Logout Issues with SSO Configuration in IdentityNow

Identity Security Cloud (ISC) ISC Discussion and Questions
1

Hello everyone,

We are currently configuring SSO with Entra ID for IdentityNow, and while the login process works correctly, we are experiencing an issue during the logout phase. After logging out, users are automatically logged back in, which poses a security concern.

We have followed the setup guide from Microsoft: Tutorial: Microsoft Entra SSO integration with SailPoint Identity Security Cloud - Microsoft Entra ID | Microsoft Learn. However, I’ve noticed that when logging out, the browser displays the Login URL.

Has anyone encountered this issue before? Any suggestions on how to properly resolve the logout functionality? Your help would be greatly appreciated!

Thank you!

2

@AntonioGvtt Have you configured the Logout URL under Service Provider? navigate to (Global → Security Settings → Service Provider)

Configure

https://<Org Name>.login.sailpoint.com/signout
3

Hello @shekhardas1825 , thank you for responding. Yes, we have tried entering the logout URL that appears in the documentation: “In the Logout URL field, enter the value https://.login.sailpoint.com/signout”, but in that case, it automatically reconnects. We have also tried using the URL indicated in the “Set up SailPoint Identity Security Cloud” section in Microsoft Entra SSO, but it shows the following error:
“Sorry, but we’re having trouble signing you in.
AADSTS750054: SAMLRequest or SAMLResponse must be present as query string parameters in HTTP request for SAML Redirect binding.”

4

Hi @AntonioGvtt,

Try clearing your browser’s cache or try the process in incognito mode.

Thanks!

5

Hello @varshini303 , thank you for responding.

We have tried both cases, but the problem persists.

Thanks!

6

@AntonioGvtt

Keep the ‘Logout URL’ field under ‘Identity Provider Setting’ as blank and retest your scenario once.

Thanks

7

From documentation…in case you were expecting it:

image
image774×116 2.46 KB

Also notice the rather specific wording of “after”:

image
image725×45 2.47 KB

i.e. It’s out a logout URL…but rather…post-logout URL.
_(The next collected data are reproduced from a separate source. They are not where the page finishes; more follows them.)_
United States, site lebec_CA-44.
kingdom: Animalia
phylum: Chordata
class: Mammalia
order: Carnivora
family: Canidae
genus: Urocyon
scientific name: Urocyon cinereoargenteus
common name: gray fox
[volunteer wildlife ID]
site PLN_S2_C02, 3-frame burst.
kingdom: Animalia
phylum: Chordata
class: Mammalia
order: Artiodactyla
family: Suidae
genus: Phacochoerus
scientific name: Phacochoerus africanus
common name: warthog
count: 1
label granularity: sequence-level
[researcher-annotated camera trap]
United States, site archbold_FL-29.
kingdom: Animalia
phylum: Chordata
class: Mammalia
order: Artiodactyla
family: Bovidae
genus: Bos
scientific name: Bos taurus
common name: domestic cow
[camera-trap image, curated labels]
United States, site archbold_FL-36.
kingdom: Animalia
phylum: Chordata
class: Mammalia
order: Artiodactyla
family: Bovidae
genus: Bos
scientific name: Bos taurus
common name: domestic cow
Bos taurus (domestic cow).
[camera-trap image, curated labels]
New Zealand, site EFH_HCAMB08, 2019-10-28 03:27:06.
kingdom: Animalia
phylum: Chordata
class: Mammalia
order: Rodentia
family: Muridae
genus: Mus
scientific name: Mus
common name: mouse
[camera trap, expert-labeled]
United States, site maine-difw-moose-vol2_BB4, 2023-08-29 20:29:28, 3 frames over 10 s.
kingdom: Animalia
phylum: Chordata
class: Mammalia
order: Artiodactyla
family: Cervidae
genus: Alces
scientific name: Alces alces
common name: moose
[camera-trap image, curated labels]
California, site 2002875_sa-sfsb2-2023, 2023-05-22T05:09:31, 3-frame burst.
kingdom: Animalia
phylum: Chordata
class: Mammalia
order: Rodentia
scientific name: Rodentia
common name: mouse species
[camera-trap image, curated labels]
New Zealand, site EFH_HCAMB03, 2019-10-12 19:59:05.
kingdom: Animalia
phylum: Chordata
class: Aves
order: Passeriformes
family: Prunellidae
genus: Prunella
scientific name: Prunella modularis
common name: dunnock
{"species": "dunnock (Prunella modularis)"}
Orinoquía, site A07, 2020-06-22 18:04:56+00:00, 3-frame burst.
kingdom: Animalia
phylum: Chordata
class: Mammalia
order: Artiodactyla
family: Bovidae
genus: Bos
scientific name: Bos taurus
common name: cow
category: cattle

Putting the two together, there’s no SLO, and you would only get a redirection. Nothing was cleared on logout.

8

Hello @Anshu_Kunal , thank you for responding.

We have tried with the parameter as blank, but the problem persists.

Thanks!

9

Hi @RandomUser4096 thanks for your advice!

Oh, I understand now. In that case, I need to be redirected to the login page, but understand that I’ve already logged in previously, so instead of logging me out, it should log me back in if I enter the URL https://****.identitynow.com/login.

10

Found this article on Sailpoint community site

image
image972×527 27.1 KB

Hope this help.

Thanks

11

@AntonioGvtt you can try this URL on the Logout URL : “Sign in to your account” , it simply redirects the user to the office apps page.

12

Hello everyone,

The issue was resolved by using the following link: Sign out

The difference between this URL and the one mentioned earlier in the comments is the ‘w’ in wsignout1.

Regards,
Antonio

13

This topic was automatically closed 60 days after the last reply. New replies are no longer allowed.